Missing Penises and Fig Leaves: an analysis of Roman Anatomy (please don't read this if penises offend you)

Have you ever really thought about what would happen if your penis fell off? I mean really, how embarrassing. As seen to the right, it really leaves you lacking when everything just falls off and you're left with nothing. As we walked through the Hall of Statues at the Vatican, we noticed a lot of missing penises. I started to feel really bad for these guys. How could you possibly sport a nice fig leaf when you have nothing to hold it up?

The guy above probably used to look something like this guy to the left. Circumcision wasn't a popular idea back in A.D. 10, but even a nice uncircumcised penis could sport a hefty fig leaf. This guy had a decent package, plenty to sustain a nice fresh fig leaf.
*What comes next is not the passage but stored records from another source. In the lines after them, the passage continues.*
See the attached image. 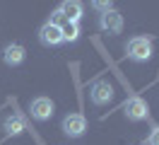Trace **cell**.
Returning <instances> with one entry per match:
<instances>
[{
  "instance_id": "obj_11",
  "label": "cell",
  "mask_w": 159,
  "mask_h": 145,
  "mask_svg": "<svg viewBox=\"0 0 159 145\" xmlns=\"http://www.w3.org/2000/svg\"><path fill=\"white\" fill-rule=\"evenodd\" d=\"M60 29H63V41L75 44V41L80 39V24H77V22H63Z\"/></svg>"
},
{
  "instance_id": "obj_2",
  "label": "cell",
  "mask_w": 159,
  "mask_h": 145,
  "mask_svg": "<svg viewBox=\"0 0 159 145\" xmlns=\"http://www.w3.org/2000/svg\"><path fill=\"white\" fill-rule=\"evenodd\" d=\"M123 114L128 116L130 121H142V118H147L149 106L142 97H130V99H125V104H123Z\"/></svg>"
},
{
  "instance_id": "obj_8",
  "label": "cell",
  "mask_w": 159,
  "mask_h": 145,
  "mask_svg": "<svg viewBox=\"0 0 159 145\" xmlns=\"http://www.w3.org/2000/svg\"><path fill=\"white\" fill-rule=\"evenodd\" d=\"M58 10H60V15L65 17V22H80L82 12H84V7H82L80 0H63Z\"/></svg>"
},
{
  "instance_id": "obj_6",
  "label": "cell",
  "mask_w": 159,
  "mask_h": 145,
  "mask_svg": "<svg viewBox=\"0 0 159 145\" xmlns=\"http://www.w3.org/2000/svg\"><path fill=\"white\" fill-rule=\"evenodd\" d=\"M89 97H92V102H94L97 106H104V104L111 102L113 87H111V82H106V80H97V82L89 87Z\"/></svg>"
},
{
  "instance_id": "obj_4",
  "label": "cell",
  "mask_w": 159,
  "mask_h": 145,
  "mask_svg": "<svg viewBox=\"0 0 159 145\" xmlns=\"http://www.w3.org/2000/svg\"><path fill=\"white\" fill-rule=\"evenodd\" d=\"M39 41L43 46H58V44H63V29H60V24H56V22L48 19L39 29Z\"/></svg>"
},
{
  "instance_id": "obj_13",
  "label": "cell",
  "mask_w": 159,
  "mask_h": 145,
  "mask_svg": "<svg viewBox=\"0 0 159 145\" xmlns=\"http://www.w3.org/2000/svg\"><path fill=\"white\" fill-rule=\"evenodd\" d=\"M149 145H159V126H154L152 128V133H149V140H147Z\"/></svg>"
},
{
  "instance_id": "obj_5",
  "label": "cell",
  "mask_w": 159,
  "mask_h": 145,
  "mask_svg": "<svg viewBox=\"0 0 159 145\" xmlns=\"http://www.w3.org/2000/svg\"><path fill=\"white\" fill-rule=\"evenodd\" d=\"M87 131V118L82 114H68L63 118V133L70 138H80V135Z\"/></svg>"
},
{
  "instance_id": "obj_3",
  "label": "cell",
  "mask_w": 159,
  "mask_h": 145,
  "mask_svg": "<svg viewBox=\"0 0 159 145\" xmlns=\"http://www.w3.org/2000/svg\"><path fill=\"white\" fill-rule=\"evenodd\" d=\"M99 27L106 31V34H120L123 31V15H120L118 10H106V12H101L99 17Z\"/></svg>"
},
{
  "instance_id": "obj_12",
  "label": "cell",
  "mask_w": 159,
  "mask_h": 145,
  "mask_svg": "<svg viewBox=\"0 0 159 145\" xmlns=\"http://www.w3.org/2000/svg\"><path fill=\"white\" fill-rule=\"evenodd\" d=\"M89 2H92V7L99 10V12H106V10L113 7V0H89Z\"/></svg>"
},
{
  "instance_id": "obj_7",
  "label": "cell",
  "mask_w": 159,
  "mask_h": 145,
  "mask_svg": "<svg viewBox=\"0 0 159 145\" xmlns=\"http://www.w3.org/2000/svg\"><path fill=\"white\" fill-rule=\"evenodd\" d=\"M31 116L36 118V121H48L51 116H53V111H56V104L51 102L48 97H36L34 102H31Z\"/></svg>"
},
{
  "instance_id": "obj_1",
  "label": "cell",
  "mask_w": 159,
  "mask_h": 145,
  "mask_svg": "<svg viewBox=\"0 0 159 145\" xmlns=\"http://www.w3.org/2000/svg\"><path fill=\"white\" fill-rule=\"evenodd\" d=\"M125 56L135 63H145L152 58V41L147 36H135L125 44Z\"/></svg>"
},
{
  "instance_id": "obj_9",
  "label": "cell",
  "mask_w": 159,
  "mask_h": 145,
  "mask_svg": "<svg viewBox=\"0 0 159 145\" xmlns=\"http://www.w3.org/2000/svg\"><path fill=\"white\" fill-rule=\"evenodd\" d=\"M27 56V51L22 44H10V46H5L2 51V60H5V65H20L22 60Z\"/></svg>"
},
{
  "instance_id": "obj_10",
  "label": "cell",
  "mask_w": 159,
  "mask_h": 145,
  "mask_svg": "<svg viewBox=\"0 0 159 145\" xmlns=\"http://www.w3.org/2000/svg\"><path fill=\"white\" fill-rule=\"evenodd\" d=\"M22 131H27V121L20 114H12L5 118V133L7 135H20Z\"/></svg>"
}]
</instances>
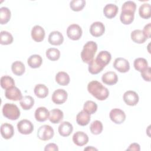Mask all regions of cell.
Returning a JSON list of instances; mask_svg holds the SVG:
<instances>
[{
    "label": "cell",
    "mask_w": 151,
    "mask_h": 151,
    "mask_svg": "<svg viewBox=\"0 0 151 151\" xmlns=\"http://www.w3.org/2000/svg\"><path fill=\"white\" fill-rule=\"evenodd\" d=\"M2 114L4 117L11 120H16L20 116V110L17 105L7 103L2 107Z\"/></svg>",
    "instance_id": "obj_3"
},
{
    "label": "cell",
    "mask_w": 151,
    "mask_h": 151,
    "mask_svg": "<svg viewBox=\"0 0 151 151\" xmlns=\"http://www.w3.org/2000/svg\"><path fill=\"white\" fill-rule=\"evenodd\" d=\"M70 80V76L65 72L60 71L55 76V81L60 86H64L68 85Z\"/></svg>",
    "instance_id": "obj_27"
},
{
    "label": "cell",
    "mask_w": 151,
    "mask_h": 151,
    "mask_svg": "<svg viewBox=\"0 0 151 151\" xmlns=\"http://www.w3.org/2000/svg\"><path fill=\"white\" fill-rule=\"evenodd\" d=\"M97 150V149L93 147H87L86 148L84 149V150Z\"/></svg>",
    "instance_id": "obj_46"
},
{
    "label": "cell",
    "mask_w": 151,
    "mask_h": 151,
    "mask_svg": "<svg viewBox=\"0 0 151 151\" xmlns=\"http://www.w3.org/2000/svg\"><path fill=\"white\" fill-rule=\"evenodd\" d=\"M13 42L12 34L6 31H2L0 34V43L2 45H9Z\"/></svg>",
    "instance_id": "obj_36"
},
{
    "label": "cell",
    "mask_w": 151,
    "mask_h": 151,
    "mask_svg": "<svg viewBox=\"0 0 151 151\" xmlns=\"http://www.w3.org/2000/svg\"><path fill=\"white\" fill-rule=\"evenodd\" d=\"M54 134L52 127L49 125L44 124L39 127L37 131V137L41 140L47 141L52 139Z\"/></svg>",
    "instance_id": "obj_4"
},
{
    "label": "cell",
    "mask_w": 151,
    "mask_h": 151,
    "mask_svg": "<svg viewBox=\"0 0 151 151\" xmlns=\"http://www.w3.org/2000/svg\"><path fill=\"white\" fill-rule=\"evenodd\" d=\"M134 14L129 12H121L120 15V19L124 25H129L134 20Z\"/></svg>",
    "instance_id": "obj_35"
},
{
    "label": "cell",
    "mask_w": 151,
    "mask_h": 151,
    "mask_svg": "<svg viewBox=\"0 0 151 151\" xmlns=\"http://www.w3.org/2000/svg\"><path fill=\"white\" fill-rule=\"evenodd\" d=\"M131 39L137 44H143L146 41V38L144 35L143 31L140 29H135L131 33Z\"/></svg>",
    "instance_id": "obj_26"
},
{
    "label": "cell",
    "mask_w": 151,
    "mask_h": 151,
    "mask_svg": "<svg viewBox=\"0 0 151 151\" xmlns=\"http://www.w3.org/2000/svg\"><path fill=\"white\" fill-rule=\"evenodd\" d=\"M110 120L116 124H122L126 120V114L124 112L119 109H112L109 114Z\"/></svg>",
    "instance_id": "obj_7"
},
{
    "label": "cell",
    "mask_w": 151,
    "mask_h": 151,
    "mask_svg": "<svg viewBox=\"0 0 151 151\" xmlns=\"http://www.w3.org/2000/svg\"><path fill=\"white\" fill-rule=\"evenodd\" d=\"M42 63V59L40 55L34 54L31 55L27 60L28 65L32 68H39Z\"/></svg>",
    "instance_id": "obj_25"
},
{
    "label": "cell",
    "mask_w": 151,
    "mask_h": 151,
    "mask_svg": "<svg viewBox=\"0 0 151 151\" xmlns=\"http://www.w3.org/2000/svg\"><path fill=\"white\" fill-rule=\"evenodd\" d=\"M87 90L93 97L100 101L106 100L109 96V90L96 80L91 81L88 84Z\"/></svg>",
    "instance_id": "obj_1"
},
{
    "label": "cell",
    "mask_w": 151,
    "mask_h": 151,
    "mask_svg": "<svg viewBox=\"0 0 151 151\" xmlns=\"http://www.w3.org/2000/svg\"><path fill=\"white\" fill-rule=\"evenodd\" d=\"M104 67L99 64L96 59H93L88 64V71L91 74H97L100 73Z\"/></svg>",
    "instance_id": "obj_30"
},
{
    "label": "cell",
    "mask_w": 151,
    "mask_h": 151,
    "mask_svg": "<svg viewBox=\"0 0 151 151\" xmlns=\"http://www.w3.org/2000/svg\"><path fill=\"white\" fill-rule=\"evenodd\" d=\"M101 80L107 85L113 86L118 81V76L114 71H108L102 76Z\"/></svg>",
    "instance_id": "obj_16"
},
{
    "label": "cell",
    "mask_w": 151,
    "mask_h": 151,
    "mask_svg": "<svg viewBox=\"0 0 151 151\" xmlns=\"http://www.w3.org/2000/svg\"><path fill=\"white\" fill-rule=\"evenodd\" d=\"M5 96L6 99L12 101L21 100L23 97L20 90L15 86L6 89L5 92Z\"/></svg>",
    "instance_id": "obj_11"
},
{
    "label": "cell",
    "mask_w": 151,
    "mask_h": 151,
    "mask_svg": "<svg viewBox=\"0 0 151 151\" xmlns=\"http://www.w3.org/2000/svg\"><path fill=\"white\" fill-rule=\"evenodd\" d=\"M139 14L141 18L149 19L151 17V6L149 4L144 3L140 5L139 9Z\"/></svg>",
    "instance_id": "obj_29"
},
{
    "label": "cell",
    "mask_w": 151,
    "mask_h": 151,
    "mask_svg": "<svg viewBox=\"0 0 151 151\" xmlns=\"http://www.w3.org/2000/svg\"><path fill=\"white\" fill-rule=\"evenodd\" d=\"M68 94L64 89H57L55 90L52 95V100L56 104H62L64 103L67 99Z\"/></svg>",
    "instance_id": "obj_9"
},
{
    "label": "cell",
    "mask_w": 151,
    "mask_h": 151,
    "mask_svg": "<svg viewBox=\"0 0 151 151\" xmlns=\"http://www.w3.org/2000/svg\"><path fill=\"white\" fill-rule=\"evenodd\" d=\"M18 132L22 134H29L34 130V126L31 121L27 119L20 120L17 124Z\"/></svg>",
    "instance_id": "obj_6"
},
{
    "label": "cell",
    "mask_w": 151,
    "mask_h": 151,
    "mask_svg": "<svg viewBox=\"0 0 151 151\" xmlns=\"http://www.w3.org/2000/svg\"><path fill=\"white\" fill-rule=\"evenodd\" d=\"M48 42L53 45H60L63 44L64 41V37L63 34L58 31H54L49 34L48 36Z\"/></svg>",
    "instance_id": "obj_15"
},
{
    "label": "cell",
    "mask_w": 151,
    "mask_h": 151,
    "mask_svg": "<svg viewBox=\"0 0 151 151\" xmlns=\"http://www.w3.org/2000/svg\"><path fill=\"white\" fill-rule=\"evenodd\" d=\"M1 134L5 139L12 138L14 134V127L12 124L7 123H3L1 126Z\"/></svg>",
    "instance_id": "obj_17"
},
{
    "label": "cell",
    "mask_w": 151,
    "mask_h": 151,
    "mask_svg": "<svg viewBox=\"0 0 151 151\" xmlns=\"http://www.w3.org/2000/svg\"><path fill=\"white\" fill-rule=\"evenodd\" d=\"M123 99L125 103L130 106H136L139 100L138 94L132 90H128L126 91L123 94Z\"/></svg>",
    "instance_id": "obj_10"
},
{
    "label": "cell",
    "mask_w": 151,
    "mask_h": 151,
    "mask_svg": "<svg viewBox=\"0 0 151 151\" xmlns=\"http://www.w3.org/2000/svg\"><path fill=\"white\" fill-rule=\"evenodd\" d=\"M46 57L51 61H57L60 57V51L57 48H50L46 51Z\"/></svg>",
    "instance_id": "obj_37"
},
{
    "label": "cell",
    "mask_w": 151,
    "mask_h": 151,
    "mask_svg": "<svg viewBox=\"0 0 151 151\" xmlns=\"http://www.w3.org/2000/svg\"><path fill=\"white\" fill-rule=\"evenodd\" d=\"M19 104L24 110H28L31 109L34 106V99L30 96H25L20 100Z\"/></svg>",
    "instance_id": "obj_31"
},
{
    "label": "cell",
    "mask_w": 151,
    "mask_h": 151,
    "mask_svg": "<svg viewBox=\"0 0 151 151\" xmlns=\"http://www.w3.org/2000/svg\"><path fill=\"white\" fill-rule=\"evenodd\" d=\"M136 9V4L134 2L128 1L125 2L122 7V11L123 12H129L134 13Z\"/></svg>",
    "instance_id": "obj_41"
},
{
    "label": "cell",
    "mask_w": 151,
    "mask_h": 151,
    "mask_svg": "<svg viewBox=\"0 0 151 151\" xmlns=\"http://www.w3.org/2000/svg\"><path fill=\"white\" fill-rule=\"evenodd\" d=\"M1 86L2 88L6 90L15 86L14 79L9 76H4L1 78Z\"/></svg>",
    "instance_id": "obj_34"
},
{
    "label": "cell",
    "mask_w": 151,
    "mask_h": 151,
    "mask_svg": "<svg viewBox=\"0 0 151 151\" xmlns=\"http://www.w3.org/2000/svg\"><path fill=\"white\" fill-rule=\"evenodd\" d=\"M142 31L146 38H150L151 34V24L149 23L147 25H146Z\"/></svg>",
    "instance_id": "obj_43"
},
{
    "label": "cell",
    "mask_w": 151,
    "mask_h": 151,
    "mask_svg": "<svg viewBox=\"0 0 151 151\" xmlns=\"http://www.w3.org/2000/svg\"><path fill=\"white\" fill-rule=\"evenodd\" d=\"M86 5L84 0H73L70 3V7L73 11H80Z\"/></svg>",
    "instance_id": "obj_39"
},
{
    "label": "cell",
    "mask_w": 151,
    "mask_h": 151,
    "mask_svg": "<svg viewBox=\"0 0 151 151\" xmlns=\"http://www.w3.org/2000/svg\"><path fill=\"white\" fill-rule=\"evenodd\" d=\"M150 67H148L141 72V76L146 81H150Z\"/></svg>",
    "instance_id": "obj_42"
},
{
    "label": "cell",
    "mask_w": 151,
    "mask_h": 151,
    "mask_svg": "<svg viewBox=\"0 0 151 151\" xmlns=\"http://www.w3.org/2000/svg\"><path fill=\"white\" fill-rule=\"evenodd\" d=\"M97 110V104L91 101L88 100L85 102L83 106V110L87 112L90 114H94Z\"/></svg>",
    "instance_id": "obj_40"
},
{
    "label": "cell",
    "mask_w": 151,
    "mask_h": 151,
    "mask_svg": "<svg viewBox=\"0 0 151 151\" xmlns=\"http://www.w3.org/2000/svg\"><path fill=\"white\" fill-rule=\"evenodd\" d=\"M73 141L77 146H83L88 143V137L84 132L78 131L73 134Z\"/></svg>",
    "instance_id": "obj_13"
},
{
    "label": "cell",
    "mask_w": 151,
    "mask_h": 151,
    "mask_svg": "<svg viewBox=\"0 0 151 151\" xmlns=\"http://www.w3.org/2000/svg\"><path fill=\"white\" fill-rule=\"evenodd\" d=\"M90 121V114L84 110L80 111L76 116L77 123L82 126L87 125Z\"/></svg>",
    "instance_id": "obj_23"
},
{
    "label": "cell",
    "mask_w": 151,
    "mask_h": 151,
    "mask_svg": "<svg viewBox=\"0 0 151 151\" xmlns=\"http://www.w3.org/2000/svg\"><path fill=\"white\" fill-rule=\"evenodd\" d=\"M97 50V44L96 42L90 41L87 42L83 46L81 52V58L84 63L89 64L94 58Z\"/></svg>",
    "instance_id": "obj_2"
},
{
    "label": "cell",
    "mask_w": 151,
    "mask_h": 151,
    "mask_svg": "<svg viewBox=\"0 0 151 151\" xmlns=\"http://www.w3.org/2000/svg\"><path fill=\"white\" fill-rule=\"evenodd\" d=\"M11 70L15 75L17 76H21L24 73L25 67L24 64L21 61H16L12 64Z\"/></svg>",
    "instance_id": "obj_28"
},
{
    "label": "cell",
    "mask_w": 151,
    "mask_h": 151,
    "mask_svg": "<svg viewBox=\"0 0 151 151\" xmlns=\"http://www.w3.org/2000/svg\"><path fill=\"white\" fill-rule=\"evenodd\" d=\"M105 32L104 25L99 21L93 22L90 27V32L94 37H99Z\"/></svg>",
    "instance_id": "obj_12"
},
{
    "label": "cell",
    "mask_w": 151,
    "mask_h": 151,
    "mask_svg": "<svg viewBox=\"0 0 151 151\" xmlns=\"http://www.w3.org/2000/svg\"><path fill=\"white\" fill-rule=\"evenodd\" d=\"M114 68L120 73H124L129 71L130 70V64L129 61L122 57H119L115 59L113 63Z\"/></svg>",
    "instance_id": "obj_8"
},
{
    "label": "cell",
    "mask_w": 151,
    "mask_h": 151,
    "mask_svg": "<svg viewBox=\"0 0 151 151\" xmlns=\"http://www.w3.org/2000/svg\"><path fill=\"white\" fill-rule=\"evenodd\" d=\"M73 130V125L68 122H63L58 126V133L63 137H67Z\"/></svg>",
    "instance_id": "obj_20"
},
{
    "label": "cell",
    "mask_w": 151,
    "mask_h": 151,
    "mask_svg": "<svg viewBox=\"0 0 151 151\" xmlns=\"http://www.w3.org/2000/svg\"><path fill=\"white\" fill-rule=\"evenodd\" d=\"M34 94L35 96L40 99L45 98L48 94V88L47 87L42 84H38L34 87Z\"/></svg>",
    "instance_id": "obj_24"
},
{
    "label": "cell",
    "mask_w": 151,
    "mask_h": 151,
    "mask_svg": "<svg viewBox=\"0 0 151 151\" xmlns=\"http://www.w3.org/2000/svg\"><path fill=\"white\" fill-rule=\"evenodd\" d=\"M63 112L58 109H54L50 111L48 119L53 124L59 123L63 119Z\"/></svg>",
    "instance_id": "obj_19"
},
{
    "label": "cell",
    "mask_w": 151,
    "mask_h": 151,
    "mask_svg": "<svg viewBox=\"0 0 151 151\" xmlns=\"http://www.w3.org/2000/svg\"><path fill=\"white\" fill-rule=\"evenodd\" d=\"M118 10L119 9L117 5L113 4H109L104 7L103 14L106 18L111 19L116 16Z\"/></svg>",
    "instance_id": "obj_22"
},
{
    "label": "cell",
    "mask_w": 151,
    "mask_h": 151,
    "mask_svg": "<svg viewBox=\"0 0 151 151\" xmlns=\"http://www.w3.org/2000/svg\"><path fill=\"white\" fill-rule=\"evenodd\" d=\"M44 150H45V151H48V150L56 151L57 150H57H58V148L56 144L51 143L45 146V147L44 148Z\"/></svg>",
    "instance_id": "obj_44"
},
{
    "label": "cell",
    "mask_w": 151,
    "mask_h": 151,
    "mask_svg": "<svg viewBox=\"0 0 151 151\" xmlns=\"http://www.w3.org/2000/svg\"><path fill=\"white\" fill-rule=\"evenodd\" d=\"M103 124L99 120H95L93 122L90 126V130L92 134L97 135L100 134L103 131Z\"/></svg>",
    "instance_id": "obj_38"
},
{
    "label": "cell",
    "mask_w": 151,
    "mask_h": 151,
    "mask_svg": "<svg viewBox=\"0 0 151 151\" xmlns=\"http://www.w3.org/2000/svg\"><path fill=\"white\" fill-rule=\"evenodd\" d=\"M11 11L7 7H1L0 8V23L1 25L6 24L11 18Z\"/></svg>",
    "instance_id": "obj_32"
},
{
    "label": "cell",
    "mask_w": 151,
    "mask_h": 151,
    "mask_svg": "<svg viewBox=\"0 0 151 151\" xmlns=\"http://www.w3.org/2000/svg\"><path fill=\"white\" fill-rule=\"evenodd\" d=\"M127 150H135V151H139L140 150V145L138 143H133L130 145L129 147L126 149Z\"/></svg>",
    "instance_id": "obj_45"
},
{
    "label": "cell",
    "mask_w": 151,
    "mask_h": 151,
    "mask_svg": "<svg viewBox=\"0 0 151 151\" xmlns=\"http://www.w3.org/2000/svg\"><path fill=\"white\" fill-rule=\"evenodd\" d=\"M31 37L36 42H41L45 38V31L40 25H35L31 29Z\"/></svg>",
    "instance_id": "obj_14"
},
{
    "label": "cell",
    "mask_w": 151,
    "mask_h": 151,
    "mask_svg": "<svg viewBox=\"0 0 151 151\" xmlns=\"http://www.w3.org/2000/svg\"><path fill=\"white\" fill-rule=\"evenodd\" d=\"M81 28L77 24H73L68 26L67 29V35L68 37L74 41L78 40L82 35Z\"/></svg>",
    "instance_id": "obj_5"
},
{
    "label": "cell",
    "mask_w": 151,
    "mask_h": 151,
    "mask_svg": "<svg viewBox=\"0 0 151 151\" xmlns=\"http://www.w3.org/2000/svg\"><path fill=\"white\" fill-rule=\"evenodd\" d=\"M133 65L136 70L141 73L148 67V63L145 58H137L134 60Z\"/></svg>",
    "instance_id": "obj_33"
},
{
    "label": "cell",
    "mask_w": 151,
    "mask_h": 151,
    "mask_svg": "<svg viewBox=\"0 0 151 151\" xmlns=\"http://www.w3.org/2000/svg\"><path fill=\"white\" fill-rule=\"evenodd\" d=\"M50 115V111L45 107H40L37 108L35 111V120L40 122H43L46 121Z\"/></svg>",
    "instance_id": "obj_18"
},
{
    "label": "cell",
    "mask_w": 151,
    "mask_h": 151,
    "mask_svg": "<svg viewBox=\"0 0 151 151\" xmlns=\"http://www.w3.org/2000/svg\"><path fill=\"white\" fill-rule=\"evenodd\" d=\"M96 61L105 67L110 61L111 59V55L110 53L107 51H101L95 58Z\"/></svg>",
    "instance_id": "obj_21"
}]
</instances>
But no. The guy above just lost it. Possibly in battle, or during a chariot race gone bad, or a fight to the death of his penis in the Colosseum. Poor guy.

Now some guys back in the day decided to opt for a replacement penis. There were a variety available, and as can be seen in this example, sometimes the color didn't quite match up right. But better to have an off-color penis, than no penis at all, right?

Finally, let's take a look at the varieties of fig leaves available (and while you're at it, ladies, take a look at those abs...). You could opt for a marble fig leaf like most of your fellow countrymen - - but why not just go all out and get that nice bronze one you've been eye-ing in the Roman Forum market?


I say if you're going to go with the fig leaf, go big.

:) jen

1 comment:

Unknown said...

Buon Giorno Bellas! I've been following your blog since Day 1 and living vicarioulsy thru you! I am soooooo jealous! Of course my first comment to your blog is re: penises! I'm here at work laughing sooo loud that I had my co-workers coming over to see what the commotion is all about. Needless to say you have my co-workers in a stitch! Looking forward to reading more!